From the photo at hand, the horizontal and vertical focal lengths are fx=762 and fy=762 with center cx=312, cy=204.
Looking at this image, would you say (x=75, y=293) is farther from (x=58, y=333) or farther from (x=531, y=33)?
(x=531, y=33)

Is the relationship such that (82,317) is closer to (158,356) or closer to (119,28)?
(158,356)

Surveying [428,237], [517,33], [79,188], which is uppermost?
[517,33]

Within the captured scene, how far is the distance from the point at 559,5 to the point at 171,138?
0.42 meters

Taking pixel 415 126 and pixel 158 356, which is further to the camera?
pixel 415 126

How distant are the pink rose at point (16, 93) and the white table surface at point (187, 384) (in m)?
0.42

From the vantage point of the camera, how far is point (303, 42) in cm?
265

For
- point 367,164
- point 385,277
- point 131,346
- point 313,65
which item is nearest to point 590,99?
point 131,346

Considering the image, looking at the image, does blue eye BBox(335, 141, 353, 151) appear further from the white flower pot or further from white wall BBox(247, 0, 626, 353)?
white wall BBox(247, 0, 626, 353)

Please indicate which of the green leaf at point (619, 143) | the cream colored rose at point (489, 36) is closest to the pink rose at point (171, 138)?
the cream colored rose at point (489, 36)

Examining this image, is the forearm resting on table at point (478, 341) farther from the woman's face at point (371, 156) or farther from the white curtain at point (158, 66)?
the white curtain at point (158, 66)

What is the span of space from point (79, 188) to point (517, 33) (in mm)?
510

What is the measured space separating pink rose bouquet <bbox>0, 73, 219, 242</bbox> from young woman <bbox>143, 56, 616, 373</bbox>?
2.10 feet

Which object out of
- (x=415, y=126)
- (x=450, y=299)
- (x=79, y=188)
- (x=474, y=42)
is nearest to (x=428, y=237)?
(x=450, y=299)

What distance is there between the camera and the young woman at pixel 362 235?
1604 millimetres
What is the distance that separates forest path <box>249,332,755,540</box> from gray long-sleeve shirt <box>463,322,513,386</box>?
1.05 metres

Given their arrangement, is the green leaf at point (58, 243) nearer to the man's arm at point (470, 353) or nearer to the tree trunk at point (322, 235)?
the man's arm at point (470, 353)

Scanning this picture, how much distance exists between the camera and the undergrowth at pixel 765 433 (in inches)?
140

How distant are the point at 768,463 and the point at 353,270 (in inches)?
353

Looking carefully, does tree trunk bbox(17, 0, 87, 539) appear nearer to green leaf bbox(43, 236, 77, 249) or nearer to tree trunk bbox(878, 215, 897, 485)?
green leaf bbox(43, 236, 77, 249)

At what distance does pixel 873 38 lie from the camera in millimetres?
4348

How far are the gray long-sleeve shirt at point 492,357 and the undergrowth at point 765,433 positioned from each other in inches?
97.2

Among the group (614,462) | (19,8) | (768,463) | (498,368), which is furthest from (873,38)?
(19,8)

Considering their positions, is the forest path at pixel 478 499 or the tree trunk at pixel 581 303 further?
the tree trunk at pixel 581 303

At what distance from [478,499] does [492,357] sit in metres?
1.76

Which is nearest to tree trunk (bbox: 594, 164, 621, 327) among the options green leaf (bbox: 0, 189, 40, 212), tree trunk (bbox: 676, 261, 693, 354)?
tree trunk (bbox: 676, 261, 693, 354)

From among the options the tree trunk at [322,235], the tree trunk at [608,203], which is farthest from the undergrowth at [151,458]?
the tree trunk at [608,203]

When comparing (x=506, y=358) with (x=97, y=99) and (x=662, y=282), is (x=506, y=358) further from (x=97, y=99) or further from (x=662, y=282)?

TO BE DONE:
Rewrite the records above, changing every "undergrowth" to "underbrush" and leaving all other text unchanged.

FULL RESPONSE:
From the photo at hand, the horizontal and vertical focal lengths are fx=762 and fy=762 with center cx=312, cy=204.
Looking at this image, would you say (x=75, y=293) is farther from (x=58, y=333) or farther from (x=531, y=33)?
(x=531, y=33)

Is the relationship such that (82,317) is closer to (158,356) or closer to (119,28)?
(158,356)

Surveying [428,237], [517,33], [79,188], which is uppermost?
[517,33]

Within the captured scene, how far is the distance from the point at 559,5 to the point at 171,138?
0.42 meters

Taking pixel 415 126 and pixel 158 356, which is further to the camera?
pixel 415 126

How distant are the pink rose at point (16, 93) and the white table surface at point (187, 384) (in m)?
0.42

From the vantage point of the camera, how far is point (303, 42) in cm?
265

For
- point 367,164
- point 385,277
- point 131,346
- point 313,65
which item is nearest to point 590,99?
point 131,346

Considering the image, looking at the image, does blue eye BBox(335, 141, 353, 151) appear further from the white flower pot or further from white wall BBox(247, 0, 626, 353)?
white wall BBox(247, 0, 626, 353)

Please indicate which of the green leaf at point (619, 143) | the cream colored rose at point (489, 36) is closest to the pink rose at point (171, 138)?
the cream colored rose at point (489, 36)

Examining this image, is the forearm resting on table at point (478, 341) farther from the woman's face at point (371, 156) or farther from the white curtain at point (158, 66)?
the white curtain at point (158, 66)

What is the span of space from point (79, 188) to point (517, 33) (in mm)?
510

What is the measured space separating pink rose bouquet <bbox>0, 73, 219, 242</bbox> from young woman <bbox>143, 56, 616, 373</bbox>?
2.10 feet

Which object out of
- (x=415, y=126)
- (x=450, y=299)
- (x=79, y=188)
- (x=474, y=42)
is nearest to (x=428, y=237)?
(x=450, y=299)

What distance is there between the camera and the young woman at pixel 362 235?
1604 millimetres
What is the distance that separates forest path <box>249,332,755,540</box> from gray long-sleeve shirt <box>463,322,513,386</box>?
1.05 metres

Given their arrangement, is the green leaf at point (58, 243) nearer to the man's arm at point (470, 353) or nearer to the tree trunk at point (322, 235)?
the man's arm at point (470, 353)

Scanning this picture, how much distance exists between the camera and the underbrush at pixel 765 433 (in inches)?
140

How distant are the point at 768,463 and the point at 353,270 (in inches)?
353

Looking carefully, does tree trunk bbox(17, 0, 87, 539) appear nearer to green leaf bbox(43, 236, 77, 249) or nearer to tree trunk bbox(878, 215, 897, 485)?
green leaf bbox(43, 236, 77, 249)

At what distance does pixel 873 38 lie from the camera in millimetres?
4348

How far are the gray long-sleeve shirt at point 492,357 and the underbrush at point 765,433 positioned from each other in inches?
97.2

Among the group (614,462) | (19,8) | (768,463) | (498,368), which is furthest from (873,38)?
(19,8)

Considering their positions, is the forest path at pixel 478 499 or the tree trunk at pixel 581 303 further?
the tree trunk at pixel 581 303

At what distance from [478,499] does [492,357] sit in metres?
1.76

Which is nearest to tree trunk (bbox: 594, 164, 621, 327) among the options green leaf (bbox: 0, 189, 40, 212), tree trunk (bbox: 676, 261, 693, 354)?
tree trunk (bbox: 676, 261, 693, 354)

From among the options the tree trunk at [322,235], the tree trunk at [608,203], which is farthest from the underbrush at [151,458]?
the tree trunk at [608,203]

When comparing (x=506, y=358) with (x=97, y=99) and (x=662, y=282), is (x=506, y=358) further from (x=97, y=99) or further from (x=662, y=282)?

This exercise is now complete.